• _Set of tasks_
1 – According to the review of the film "Wonderful Town," why did Ton volunteer for the assignment in Phuket? Answer in one to three sentences.
2 – In the review of the film "Wonderful Town," who wrote and directed the film?
3 – Continue the review of the film "Wonderful Town" from where it stops.

• _Page excerpt_

Let's do, err, laundry.
Wonderful Town
Written and directed by Aditya Assarat
Starring Supphasit Kansen, Anchalee Saisoontorn, Dul Yaambunying
The world was still heady with holiday hangovers when the news of a great disaster of mythological proportion filled our screens and stunned us immobile by its enveloping devastation.
"Wonderful Town" takes us back to the beaches of Phuket, Thailand where a tsunami claimed hundreds of thousands of lives four years ago. The rushing and crashing of waves fill the screen, a hypnotic lullaby that sings of loss, strangely graceful and sinister at the same time. We get flooded in by foreboding before we get a first glimpse of a town framed by ragged mountains with patches of jungle, idyllic and murmuring with impressionist pastoral warmth. Wonderful, from a distance.
And it is this calm glamour that Ton (
Supphasit Kansen), an architect from Bangkok, falls under. He checks in an old hotel and later, while on a site visit to oversee the rebuilding of a hotel along the coast of Phuket, reveals to his foreman that he volunteered for this assignment, preferring the solitude and quiet over the busy city, preferring to stay in an almost empty hotel in a town muted by predictability.

• _Dataset entries_
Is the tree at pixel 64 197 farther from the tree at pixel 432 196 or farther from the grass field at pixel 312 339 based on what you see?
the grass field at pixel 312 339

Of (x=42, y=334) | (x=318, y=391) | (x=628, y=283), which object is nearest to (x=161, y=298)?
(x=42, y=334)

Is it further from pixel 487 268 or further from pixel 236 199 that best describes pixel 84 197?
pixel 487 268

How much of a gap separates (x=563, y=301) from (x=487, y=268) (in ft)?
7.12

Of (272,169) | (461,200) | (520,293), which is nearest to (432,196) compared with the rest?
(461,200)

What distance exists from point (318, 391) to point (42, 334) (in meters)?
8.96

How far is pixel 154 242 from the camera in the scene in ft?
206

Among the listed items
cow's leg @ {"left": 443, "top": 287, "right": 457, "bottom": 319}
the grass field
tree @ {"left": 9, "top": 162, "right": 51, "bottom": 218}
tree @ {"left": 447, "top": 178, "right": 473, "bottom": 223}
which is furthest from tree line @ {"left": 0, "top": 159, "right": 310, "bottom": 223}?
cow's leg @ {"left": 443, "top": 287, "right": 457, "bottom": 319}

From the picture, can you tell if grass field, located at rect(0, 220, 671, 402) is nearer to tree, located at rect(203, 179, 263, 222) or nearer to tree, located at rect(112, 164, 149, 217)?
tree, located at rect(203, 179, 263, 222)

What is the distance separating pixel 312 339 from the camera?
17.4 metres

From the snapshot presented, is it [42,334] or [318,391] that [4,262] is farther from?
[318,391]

• _Answers_
1 – Ton volunteered because he preferred solitude and quiet to the busy city. He also preferred to stay in an almost empty hotel in a town muted by predictability.

2 – Aditya Assarat wrote and directed it.

3 –
At the hotel, Na (
Anchalee Saisoontorn) peacefully goes about performing her chores, changing sheets, folding towels, carefully but vacantly. But when she enters Ton's room, for the first time we see a hint of a sparkle in her eyes, a little tension in the arches of her shoulders. Later that evening, after searingly casual introductions, Na presses her ear against Ton's door, listening to him sing under the shower. The darkness rolls away from the shore as the second half of the movie delicately follows the relaxed conversations and uninhibited sweetness of falling in love that is reminiscent of Il Gon-Song's 2004 movie, Git or Feathers in the Wind. Na spends her afternoons sleeping in Ton's unmade bed, carefully following the creases with her fingers. Ton steals glances and kisses as the wind stirs up a line of drying towels.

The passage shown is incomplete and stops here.